Everyone’s development environment is different. This is an attempt to make it as easy as possible to setup.

Please read through Direct installation first. Even if we’re gonna omit most of it, it will be easier to understand.

System setup

You’ll need git. Obviously.

apt install git

Code setup

Clone your fork:

git clone https://github.com/<your username>/lemon.py.git
# or, if you have SSH keys setup
git clone git@github.com:<your username>/lemon.py.git

Then you have to setup link back to our main repository, which is usually called upstream:

git remote add upstream https://github.com/Pumpkin-py/lemon.py.git

Database setup

Instead of high-performance PostgreSQL we are going to be using SQLite3, which has giant advantage: it requires zero setup.

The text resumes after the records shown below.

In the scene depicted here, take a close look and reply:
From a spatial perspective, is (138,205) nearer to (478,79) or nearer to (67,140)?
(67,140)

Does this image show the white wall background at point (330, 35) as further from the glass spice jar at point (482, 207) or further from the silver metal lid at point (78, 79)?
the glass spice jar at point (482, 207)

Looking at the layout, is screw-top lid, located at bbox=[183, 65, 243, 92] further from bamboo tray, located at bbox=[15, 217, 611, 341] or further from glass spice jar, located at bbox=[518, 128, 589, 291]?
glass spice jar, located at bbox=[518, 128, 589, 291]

Create a file called .env in the root directory of your cloned repo and copy the content of the default.env file into it. The .env file will hold sensitive bot information, so don’t let anyone see its content, ever. Open it and paste the connection string into the DB_STRING variable: sqlite:///lemon.db.

If you ever need to wipe the database, just delete the lemon.db file. The bot will create a new one when it starts again.

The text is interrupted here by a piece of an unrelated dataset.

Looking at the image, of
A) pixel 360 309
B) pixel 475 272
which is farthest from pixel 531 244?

Development workflow with git

Note

Always start from main, but never commit to main.

When you make new feature, create new branch from main:

git checkout main
git checkout -b <branch name>

Now you can make edits to the code and commit the changes. When the feature is ready, push the commits and open a Pull request against the main branch.

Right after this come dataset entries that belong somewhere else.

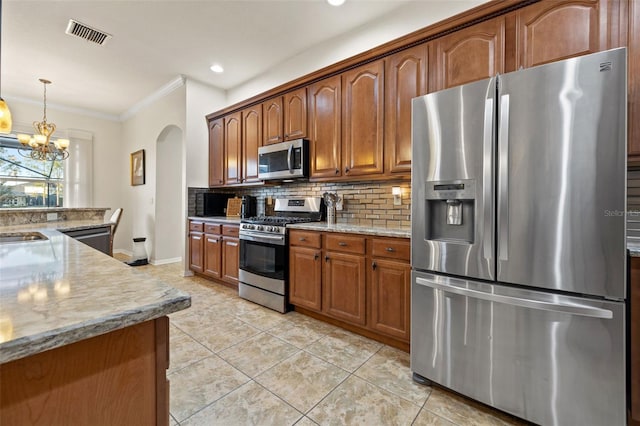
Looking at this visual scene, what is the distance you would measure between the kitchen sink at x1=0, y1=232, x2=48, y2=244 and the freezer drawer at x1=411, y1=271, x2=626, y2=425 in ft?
8.97

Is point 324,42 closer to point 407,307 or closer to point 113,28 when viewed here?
point 113,28

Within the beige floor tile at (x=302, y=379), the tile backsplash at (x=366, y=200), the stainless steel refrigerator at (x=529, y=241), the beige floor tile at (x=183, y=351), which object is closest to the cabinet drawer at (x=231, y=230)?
the tile backsplash at (x=366, y=200)

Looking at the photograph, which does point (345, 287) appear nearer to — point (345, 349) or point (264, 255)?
point (345, 349)

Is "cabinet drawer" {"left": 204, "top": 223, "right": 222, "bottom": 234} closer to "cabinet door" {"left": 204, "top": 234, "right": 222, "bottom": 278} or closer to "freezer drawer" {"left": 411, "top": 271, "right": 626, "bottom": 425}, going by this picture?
"cabinet door" {"left": 204, "top": 234, "right": 222, "bottom": 278}

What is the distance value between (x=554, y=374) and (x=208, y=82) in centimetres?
491

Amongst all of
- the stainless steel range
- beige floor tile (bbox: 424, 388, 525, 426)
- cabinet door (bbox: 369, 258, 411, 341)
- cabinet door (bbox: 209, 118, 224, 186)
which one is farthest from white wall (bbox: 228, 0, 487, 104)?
beige floor tile (bbox: 424, 388, 525, 426)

Your changes will be reviewed and, if you’ve done your work correctly, accepted.

To update your local repository and your fork, run the following:

# ensure you are in 'main'
git checkout main
# download upstream changes
git fetch upstream
# apply changes to upstream main
git merge upstream/main
# update your GitHub repository
git push

The feature branch you used to open PR will no longer be useful. Delete it (and its remote version) by running

git branch -D <branch name>
git push -d origin <branch name>

Development inside of virtual environment

We strongly recommend you to use venv. While it’s possible to install Python packages directly on system/user level, they may conflict with other system programs.

Install the bot requirements:

apt install \
        python3 python3-dev python3-pip python3-venv python3-setuptools \
        gcc libffi-dev \
        libjpeg-dev libtiff-dev libwebp-dev libopenjp2-7-dev
python3 -m pip install wheel

Create the virtual environment and load it. Then you can install all bot dependencies.

python3 -m venv .venv
source .venv/bin/activate
python3 -m pip install -r requirements.txt

Especially when working on the bot (debugging, development) it is easier if you speed up environment variable import. Open the venv file (.venv/bin/activate) and insert to the end of it:

set -o allexport
source ~/lemon/.env
set +o allexport

This way the variables will be set whenever you enter the virtual environment with the source .venv/bin/activate command. You can leave by running deactivate.

Running the bot

Assuming you are in virtual environment and have everything set up, run

python3 lemon.py

It will print startup information and a welcome message, something like this:

Imported database models in modules.base.base.database.
Imported database models in modules.base.admin.database.
Loaded module base.acl
Loaded module base.admin
Loaded module base.base
Loaded module base.logging
Loaded module base.errors
Loaded module base.language
2021-08-01 16:00:00 INFO: The pie is ready.